*WHAT IS NEEDED*. Exactly as they appear, copy the lines of the listing from the one containing "Across the objects in" through the final line, both included, and nothing else.

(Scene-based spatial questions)
_ _ _ _ _

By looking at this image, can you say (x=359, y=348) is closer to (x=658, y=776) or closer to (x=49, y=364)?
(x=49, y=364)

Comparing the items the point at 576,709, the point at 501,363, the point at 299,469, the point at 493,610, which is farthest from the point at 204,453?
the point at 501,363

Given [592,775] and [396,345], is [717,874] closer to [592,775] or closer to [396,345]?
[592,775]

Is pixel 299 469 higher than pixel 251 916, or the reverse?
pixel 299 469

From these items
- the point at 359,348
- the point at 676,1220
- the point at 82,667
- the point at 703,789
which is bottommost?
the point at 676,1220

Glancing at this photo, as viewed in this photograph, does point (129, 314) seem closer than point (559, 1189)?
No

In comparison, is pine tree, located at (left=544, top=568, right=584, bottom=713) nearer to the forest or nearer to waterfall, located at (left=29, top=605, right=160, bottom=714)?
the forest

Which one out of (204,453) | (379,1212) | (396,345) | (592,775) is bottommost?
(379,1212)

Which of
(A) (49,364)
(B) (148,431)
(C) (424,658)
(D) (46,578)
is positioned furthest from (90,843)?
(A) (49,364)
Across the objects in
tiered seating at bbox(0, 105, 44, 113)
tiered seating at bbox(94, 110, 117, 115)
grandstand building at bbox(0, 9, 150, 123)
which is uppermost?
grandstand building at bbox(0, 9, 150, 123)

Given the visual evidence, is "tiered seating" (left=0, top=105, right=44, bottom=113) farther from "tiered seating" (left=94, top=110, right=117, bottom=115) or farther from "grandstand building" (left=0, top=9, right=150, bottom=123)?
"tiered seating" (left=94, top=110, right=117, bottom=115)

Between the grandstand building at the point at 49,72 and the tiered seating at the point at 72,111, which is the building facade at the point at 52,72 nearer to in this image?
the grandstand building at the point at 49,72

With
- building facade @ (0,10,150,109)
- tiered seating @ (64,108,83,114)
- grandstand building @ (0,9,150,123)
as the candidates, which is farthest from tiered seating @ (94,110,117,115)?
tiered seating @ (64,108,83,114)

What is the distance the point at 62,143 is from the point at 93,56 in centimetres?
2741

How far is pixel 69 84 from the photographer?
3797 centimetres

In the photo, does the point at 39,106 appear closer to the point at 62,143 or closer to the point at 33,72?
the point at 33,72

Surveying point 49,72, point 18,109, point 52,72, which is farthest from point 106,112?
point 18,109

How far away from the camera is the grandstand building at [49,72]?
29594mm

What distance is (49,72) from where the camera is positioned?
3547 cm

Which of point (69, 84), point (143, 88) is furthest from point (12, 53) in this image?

_ _ _ _ _

*SOLUTION BELOW*.
Across the objects in
tiered seating at bbox(0, 105, 44, 113)
tiered seating at bbox(94, 110, 117, 115)
grandstand building at bbox(0, 9, 150, 123)
which is uppermost?
grandstand building at bbox(0, 9, 150, 123)

Given the visual evidence, is "tiered seating" (left=0, top=105, right=44, bottom=113) farther from "tiered seating" (left=94, top=110, right=117, bottom=115) or farther from "grandstand building" (left=0, top=9, right=150, bottom=123)?
"tiered seating" (left=94, top=110, right=117, bottom=115)

Between the grandstand building at the point at 49,72 and the tiered seating at the point at 72,111, which is the building facade at the point at 52,72 nearer to in this image?
the grandstand building at the point at 49,72

With
- building facade @ (0,10,150,109)
- tiered seating @ (64,108,83,114)
- grandstand building @ (0,9,150,123)
as the candidates, which is farthest from tiered seating @ (94,110,117,115)?
tiered seating @ (64,108,83,114)

What is the distance the point at 62,143 is from the point at 93,56 in centimetres?
2741

How far is pixel 69 84 from the photographer?
3797 centimetres

In the photo, does the point at 39,106 appear closer to the point at 62,143 or closer to the point at 33,72?
the point at 33,72

Surveying point 49,72, point 18,109, point 52,72, which is farthest from point 106,112?
point 18,109

How far away from the camera is the grandstand building at [49,72]?
29594mm

What distance is (49,72) from where the camera is positioned?
3547 cm

Which of point (69, 84), point (143, 88) is furthest from point (12, 53) in this image?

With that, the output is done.